The Committee shall have the powers and authorities vested in it by any stock option, restricted stock, incentive, and other compensation plans of the Company. The Committee shall have the power to approve, disapprove, modify or amend all plans designed and intended to provide compensation primarily for executive officers of the Company.

The Committee is also responsible for producing an annual report on executive compensation for inclusion in the Company's proxy statement.

Committee Membership
The Committee shall consist of no fewer than two members. Each member of the Committee shall meet the independence requirements of the New York Stock Exchange and the Company's Corporate Governance Guidelines.

The members of the Committee shall be appointed and removed by the Board. A majority of the members shall constitute a quorum.

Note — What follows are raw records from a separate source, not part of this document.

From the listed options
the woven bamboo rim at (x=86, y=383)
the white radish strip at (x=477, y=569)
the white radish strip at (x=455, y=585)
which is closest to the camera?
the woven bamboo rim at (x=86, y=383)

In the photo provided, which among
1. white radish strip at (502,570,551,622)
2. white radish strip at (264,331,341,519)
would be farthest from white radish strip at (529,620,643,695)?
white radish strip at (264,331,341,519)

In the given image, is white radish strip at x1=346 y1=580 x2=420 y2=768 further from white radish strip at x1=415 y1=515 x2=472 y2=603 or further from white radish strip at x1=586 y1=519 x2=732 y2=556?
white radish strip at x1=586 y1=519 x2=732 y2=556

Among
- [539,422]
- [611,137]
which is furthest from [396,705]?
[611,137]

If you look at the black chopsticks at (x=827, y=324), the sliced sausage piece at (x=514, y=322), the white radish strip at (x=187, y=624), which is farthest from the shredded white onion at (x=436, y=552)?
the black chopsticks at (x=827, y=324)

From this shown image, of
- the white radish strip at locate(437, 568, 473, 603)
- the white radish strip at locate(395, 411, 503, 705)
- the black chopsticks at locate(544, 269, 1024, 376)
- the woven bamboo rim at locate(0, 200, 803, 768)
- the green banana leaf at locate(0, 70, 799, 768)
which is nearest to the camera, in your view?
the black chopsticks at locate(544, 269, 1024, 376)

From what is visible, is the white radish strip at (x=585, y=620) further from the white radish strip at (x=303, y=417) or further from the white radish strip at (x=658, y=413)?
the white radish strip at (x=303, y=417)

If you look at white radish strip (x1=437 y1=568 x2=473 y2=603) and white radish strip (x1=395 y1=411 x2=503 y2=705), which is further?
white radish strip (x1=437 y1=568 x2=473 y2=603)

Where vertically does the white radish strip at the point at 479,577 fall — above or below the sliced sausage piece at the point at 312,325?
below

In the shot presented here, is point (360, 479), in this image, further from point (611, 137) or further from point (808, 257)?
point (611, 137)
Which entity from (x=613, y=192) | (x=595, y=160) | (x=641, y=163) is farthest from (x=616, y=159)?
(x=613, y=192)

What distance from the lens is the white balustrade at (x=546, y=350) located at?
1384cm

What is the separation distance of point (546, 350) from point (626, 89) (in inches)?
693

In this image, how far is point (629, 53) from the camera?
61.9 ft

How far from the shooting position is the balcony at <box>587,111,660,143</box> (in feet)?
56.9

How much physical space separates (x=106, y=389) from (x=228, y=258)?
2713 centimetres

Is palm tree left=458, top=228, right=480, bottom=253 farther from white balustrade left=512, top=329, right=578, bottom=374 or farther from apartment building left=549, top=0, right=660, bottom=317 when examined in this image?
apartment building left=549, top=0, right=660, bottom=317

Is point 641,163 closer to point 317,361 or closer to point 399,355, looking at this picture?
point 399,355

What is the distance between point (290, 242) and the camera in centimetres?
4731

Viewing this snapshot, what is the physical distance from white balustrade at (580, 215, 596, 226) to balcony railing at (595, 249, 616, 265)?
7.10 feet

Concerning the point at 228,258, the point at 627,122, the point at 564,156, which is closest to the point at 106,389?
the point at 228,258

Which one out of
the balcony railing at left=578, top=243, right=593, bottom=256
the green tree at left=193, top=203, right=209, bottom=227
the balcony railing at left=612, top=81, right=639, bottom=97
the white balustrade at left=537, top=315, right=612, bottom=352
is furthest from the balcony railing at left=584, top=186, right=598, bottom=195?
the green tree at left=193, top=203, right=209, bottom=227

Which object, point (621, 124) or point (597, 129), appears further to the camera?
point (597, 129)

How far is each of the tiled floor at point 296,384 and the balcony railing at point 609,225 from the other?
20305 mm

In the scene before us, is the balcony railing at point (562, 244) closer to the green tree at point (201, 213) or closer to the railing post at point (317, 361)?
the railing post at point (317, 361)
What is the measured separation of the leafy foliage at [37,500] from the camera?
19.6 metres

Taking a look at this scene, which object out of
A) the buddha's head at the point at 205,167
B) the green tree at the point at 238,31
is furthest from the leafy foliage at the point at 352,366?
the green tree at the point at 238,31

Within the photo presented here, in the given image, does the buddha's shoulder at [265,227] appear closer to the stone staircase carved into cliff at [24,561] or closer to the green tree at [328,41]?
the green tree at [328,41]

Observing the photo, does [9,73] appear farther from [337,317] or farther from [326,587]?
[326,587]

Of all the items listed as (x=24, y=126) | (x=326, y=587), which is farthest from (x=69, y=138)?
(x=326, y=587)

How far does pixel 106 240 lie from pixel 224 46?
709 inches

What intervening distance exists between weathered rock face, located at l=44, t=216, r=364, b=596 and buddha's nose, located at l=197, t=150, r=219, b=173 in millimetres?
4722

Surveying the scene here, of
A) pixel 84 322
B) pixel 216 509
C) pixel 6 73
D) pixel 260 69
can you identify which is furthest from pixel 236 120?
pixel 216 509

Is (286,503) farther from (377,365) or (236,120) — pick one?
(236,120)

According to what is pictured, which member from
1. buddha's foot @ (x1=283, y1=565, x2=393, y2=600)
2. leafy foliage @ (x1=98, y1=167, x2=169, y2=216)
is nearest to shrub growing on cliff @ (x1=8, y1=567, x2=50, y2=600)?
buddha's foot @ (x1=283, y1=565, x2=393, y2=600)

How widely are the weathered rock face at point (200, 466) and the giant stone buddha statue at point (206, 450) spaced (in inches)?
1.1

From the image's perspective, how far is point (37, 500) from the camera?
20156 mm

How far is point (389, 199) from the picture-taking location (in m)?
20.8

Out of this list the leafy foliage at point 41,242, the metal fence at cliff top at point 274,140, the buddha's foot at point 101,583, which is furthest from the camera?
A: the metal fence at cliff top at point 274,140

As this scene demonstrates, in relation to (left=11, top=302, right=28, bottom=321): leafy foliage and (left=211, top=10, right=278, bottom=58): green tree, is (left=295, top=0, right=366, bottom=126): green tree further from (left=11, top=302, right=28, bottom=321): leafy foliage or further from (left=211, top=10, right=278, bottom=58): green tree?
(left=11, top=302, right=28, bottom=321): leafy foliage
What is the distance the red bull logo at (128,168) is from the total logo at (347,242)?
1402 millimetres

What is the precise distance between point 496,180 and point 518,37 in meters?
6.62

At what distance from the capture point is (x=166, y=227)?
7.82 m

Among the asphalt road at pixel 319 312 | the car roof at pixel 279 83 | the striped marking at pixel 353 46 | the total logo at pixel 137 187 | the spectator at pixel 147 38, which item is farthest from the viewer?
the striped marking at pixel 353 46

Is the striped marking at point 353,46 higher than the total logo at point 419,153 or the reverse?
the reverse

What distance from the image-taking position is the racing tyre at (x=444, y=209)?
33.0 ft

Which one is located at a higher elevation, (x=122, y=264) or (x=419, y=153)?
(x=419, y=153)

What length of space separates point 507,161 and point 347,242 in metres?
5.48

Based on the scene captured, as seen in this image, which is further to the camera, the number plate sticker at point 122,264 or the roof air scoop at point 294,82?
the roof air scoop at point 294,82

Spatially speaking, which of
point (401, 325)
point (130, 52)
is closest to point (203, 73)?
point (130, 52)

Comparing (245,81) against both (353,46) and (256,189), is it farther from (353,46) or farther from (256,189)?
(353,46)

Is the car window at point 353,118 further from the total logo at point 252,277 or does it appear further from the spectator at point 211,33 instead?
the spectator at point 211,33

Committee Authority and Responsibilities

  1. The Committee shall have the sole authority to retain and terminate any compensation consultant to be used to assist in the evaluation of director, Chief Executive Officer or senior executive compensation and shall have authority to approve the consultant's fees and other retention terms. The Committee shall also have authority to obtain advice and assistance from internal or external legal, accounting or other advisors.


  2. With due regard for the Board's input with respect to the Committee's annual evaluation of the Chief Executive Officer's performance, the Committee will prepare a compensation recommendation for presentation to the full Board for its discussion and ratification. In determining its recommendation, the Committee will consider applicable benchmarks of the Company's performance, including total shareholder return, and such other quantitative and qualitative factors as the Committee deems relevant.


  3. The Committee shall review and set compensation of all key executive officers at appropriate time periods. The Committee shall make recommendations to the Board with respect to incentive compensation plans and equity-based plans. The Committee shall take account of each individual's performance, as well as the Company's overall performance.


  4. The Committee shall review and approve employment agreements, severance arrangements, retirement arrangements, change in control agreements/provisions, and any special or supplemental benefits for applicable executive officers of the Company.


  5. The Committee shall annually review and recommend all matters pertaining to fees, retainers and any other form of compensation paid to directors for Board and any committee service.


  6. The Committee may form and delegate authority to subcommittees when appropriate.


  7. The Committee shall make regular reports to the Board.


  8. The Committee shall periodically review and reassess the adequacy of this Charter and recommend any proposed changes to the Board for approval.


  9. The Committee shall annually review its own performance.